Die sogenannten Montagsdemos, bei denen wirre Verschwörungstheorien über das angeblich allmächtige jüdische Kapital (Rothschild-Bankiers) oder die US-Notenbank Verbreitung finden, werden regelmäßig von Rechtsextremisten frequentiert. Das Amalgam absurder Obsessionen, das bei diesen Zusammenkünften zum Ausdruck kommt (von der Kondensstreifenverschwörung über den allgegenwärtigen und mühsam kaschierten Antisemitismus bis zum Neomonarchismus) ist charakteristisch für die Formierungsphase einer rechten Bewegung. Ungemütlich kann es für die Montagsdemo-Redner nur dann werden, wenn sie von diesem illustren Publikum auf der Unterscheidung zwischen Rechts und Links beharren. Dann gehen die anscheinend so toleranten Demonstranten, die wirklich jeden Spinner in ihren Reihen dulden, sehr schnell zu wüsten Beschimpfungen über.

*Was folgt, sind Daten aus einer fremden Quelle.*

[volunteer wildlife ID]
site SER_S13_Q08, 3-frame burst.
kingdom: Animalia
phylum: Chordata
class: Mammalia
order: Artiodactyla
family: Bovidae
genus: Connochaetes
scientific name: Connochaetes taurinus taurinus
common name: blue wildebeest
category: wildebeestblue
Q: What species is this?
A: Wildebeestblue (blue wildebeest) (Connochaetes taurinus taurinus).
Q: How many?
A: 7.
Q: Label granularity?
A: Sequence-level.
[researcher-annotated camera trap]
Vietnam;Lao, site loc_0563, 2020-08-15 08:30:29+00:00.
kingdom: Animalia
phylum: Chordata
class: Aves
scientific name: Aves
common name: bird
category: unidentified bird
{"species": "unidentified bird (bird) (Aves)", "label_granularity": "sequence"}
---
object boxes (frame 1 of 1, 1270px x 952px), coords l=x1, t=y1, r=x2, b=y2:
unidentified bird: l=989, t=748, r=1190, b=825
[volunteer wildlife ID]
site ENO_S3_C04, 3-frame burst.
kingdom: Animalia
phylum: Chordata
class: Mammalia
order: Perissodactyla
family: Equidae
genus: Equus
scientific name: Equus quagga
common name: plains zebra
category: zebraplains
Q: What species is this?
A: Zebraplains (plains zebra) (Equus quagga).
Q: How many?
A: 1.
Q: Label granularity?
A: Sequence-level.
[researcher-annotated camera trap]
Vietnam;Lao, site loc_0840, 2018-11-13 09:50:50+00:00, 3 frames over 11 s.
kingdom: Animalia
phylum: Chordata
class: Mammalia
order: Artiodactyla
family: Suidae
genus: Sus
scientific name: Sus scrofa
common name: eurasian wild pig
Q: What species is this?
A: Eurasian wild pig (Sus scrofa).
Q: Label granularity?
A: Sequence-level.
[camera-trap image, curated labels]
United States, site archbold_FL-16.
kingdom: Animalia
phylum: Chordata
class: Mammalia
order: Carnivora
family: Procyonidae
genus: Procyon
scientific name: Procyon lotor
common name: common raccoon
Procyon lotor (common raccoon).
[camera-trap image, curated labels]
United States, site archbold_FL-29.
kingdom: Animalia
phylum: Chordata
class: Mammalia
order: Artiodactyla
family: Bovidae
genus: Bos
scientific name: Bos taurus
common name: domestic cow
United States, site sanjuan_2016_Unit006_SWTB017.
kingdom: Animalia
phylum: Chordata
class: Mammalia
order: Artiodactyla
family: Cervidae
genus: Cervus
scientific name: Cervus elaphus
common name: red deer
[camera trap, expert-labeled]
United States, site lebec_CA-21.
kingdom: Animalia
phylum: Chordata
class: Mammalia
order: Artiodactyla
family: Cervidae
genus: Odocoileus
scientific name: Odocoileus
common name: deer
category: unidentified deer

Seit der Formierung dieser rechten Bewegung, die zeitgleich mit der Eskalation in der Ukraine erstarkte, diskutiert auch die Linke über ihr Verhältnis zu diesem anscheinend „amorphen“ Phänomen, dessen wichtigste Protagonisten für sich in Anspruch nehmen, das leidige Lagerdenken zwischen Links und Recht überwunden zu haben – während sie, wie etwa Jürgen Elsässer, fleißig mit Rechten kooperieren.

Was tun mit den Verschwörungstheoretikern?

Es ist innerhalb dieser kontroversen innerlinken Debatte bezeichnend, dass ausgerechnet Exponenten der anscheinend „linken“ westdeutschen Flügel der Linkspartei sich für ein Engagement in dieser neurechten „Friedensbewegung“ aussprachen. Gemeinsam mit Diether Dehm, der in dem Lafontaine nahen Parteiflügel „Sozialistische Linke“ organisiert ist, hat der Linkspolitiker Wolfgang Gehrcke ein Schreiben fabriziert, in dem die Montagsdemonstrationen als Keim einer „neuen antirassistischen und emanzipatorischen Antikriegsbewegung“ bezeichnet werden.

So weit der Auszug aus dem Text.